Further, I also noted that there was no reference to Pinsent Masons taking instructions. That phrase would have been a surprise to me because the notification we had sent was not something that called for any action or response on the part of LOR. It would have prompted me to check the position regarding service of the notice and if no immediate comfort could have been obtained that Pinsent Masons were not taking a point on service, given the deadline, I would have insisted that the notification was sent directly to LOR.

Although I believed prior to the fax of 22 March that the offices of Pinsent Masons were the correct address for service, I am clear in my own mind that Mr Shelling’s e-mail which Neil Winterbourne read out to me, influenced me in dispelling my lingering concern to know that the notification had been properly given and confirmed that this view was the right view - as a result of which no further steps were taken. The lingering concern I had was not a specific doubt - I was not taking a gamble on getting service right. It was a concern just in case any point we had not considered was raised and particularly so given that we were up against the time limit.”

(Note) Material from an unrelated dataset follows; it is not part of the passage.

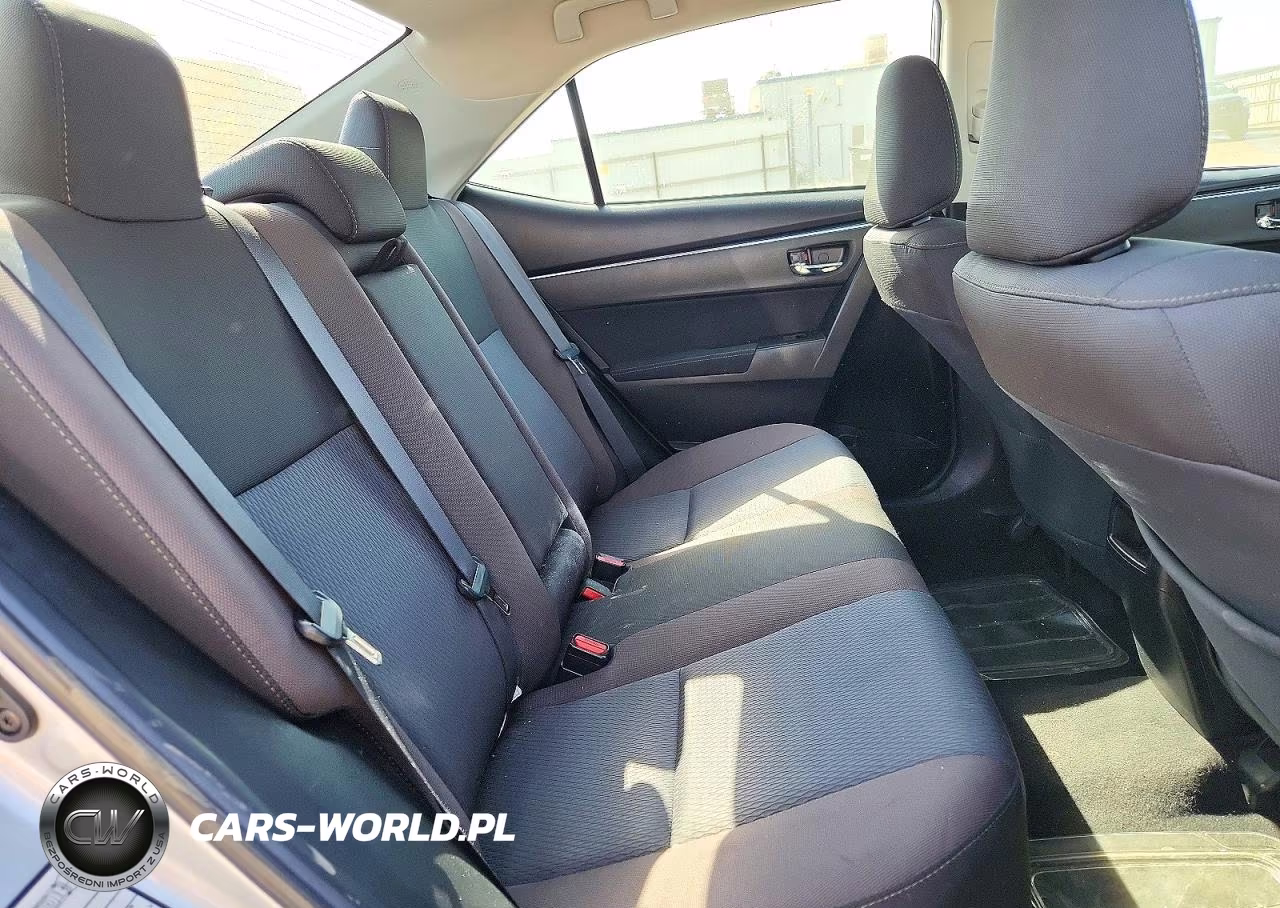 2018 Toyota Corolla Le VIN:2T1BURHE2JC052030 - 10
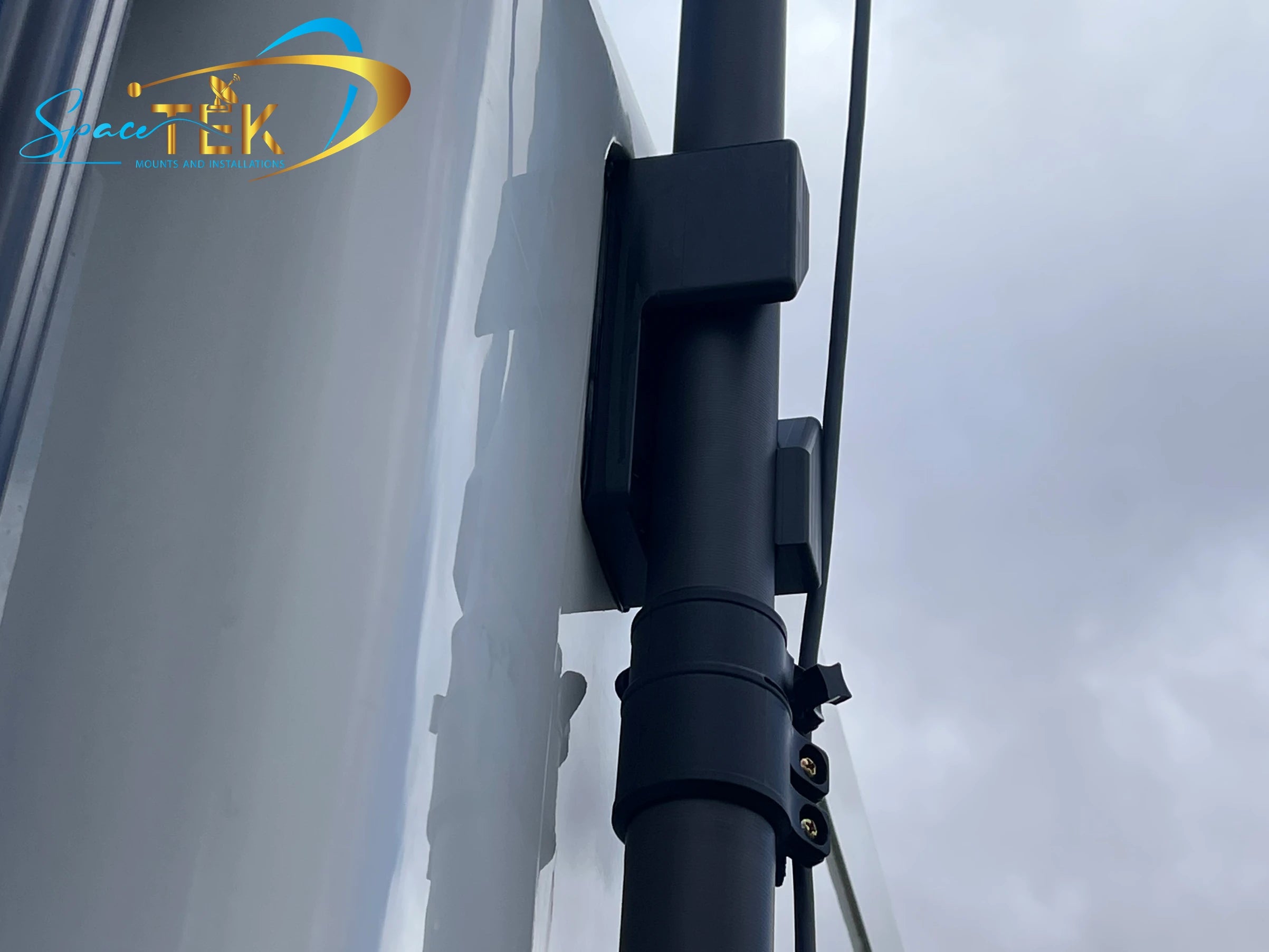 Carbon Fibre Telescopic RV Mount for Starlink Gen 2 SpaceTek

  1. When considering the position of Miss Schofield and Mr Winterbourne I consider that it is most important to remember two things. First, they were well aware of the contractual requirement for service of documents at the contract address, or the last notified address, because that is what they had done in December 2009. The whole point of the requests to PM to confirm that they had instructions to accept service of documents relating to the adjudication was to avoid having to send them to St Neots (only for them to be forwarded to PM and Laing O'Rourke's Dartford office). Second, there was no cost or difficulty involved in serving the relevant documents on LOR at its St Neots office: it would have taken a secretary a matter of a few minutes. No one in Miss Schofield's position would have failed to take such a simple precaution unless she was confident that it was not necessary. I find that that was Miss Schofield's state of mind.

  2. I consider that it is abundantly clear that CMS did not serve the documents on LOR’s St Neots office because they thought that they had achieved effective service when they sent the documents to PM and received unqualified confirmation of safe receipt. The service and acknowledgement of these documents followed exactly the same pattern as had taken place on several previous occasions when no question of the validity of the service had arisen.

  3. It seems to me that they could be forgiven for assuming that if any point was going to be taken about service, particularly when the Notice to Refer had been sent expressly "by way of service", PM would have qualified their acknowledgement by saying something about taking instructions from their clients. I find that but for the terms in which PM acknowledged service of those documents, CMS would have sent them the following day to LOR’s St Neots office. When they had doubts on previous occasions that is what they did, and there is no other rational explanation for the fact that they did not do so on this occasion. However, I repeat my earlier observation that I do not consider that Mr Harris at PM acted with any intention to mislead CMS. He felt that his duty to his clients was to say as little as possible and he knew that he was dealing with sophisticated solicitors who could reasonably be expected to know what they were doing.

For these reasons I find that the conduct of those acting for LOR was a material contributing cause to the fact that the notice of intention to refer the dispute to arbitration was not sent to St Neots on 23 March 2010 before the deadline expired. Given that the notice was in fact received in time by Mr Grammer and Mr McKenzie, who were the two people at LOR who needed to see them, I would regard it as unjust to hold AWS to the strict provisions in relation to service if they were in fact in breach of those provisions (contrary to my earlier finding). This seems to me to be a paradigm case for an extension of time under section 12 of the 1996 Act and, if it is required, I would have no hesitation in exercising my discretion in favour of granting the necessary extension of time.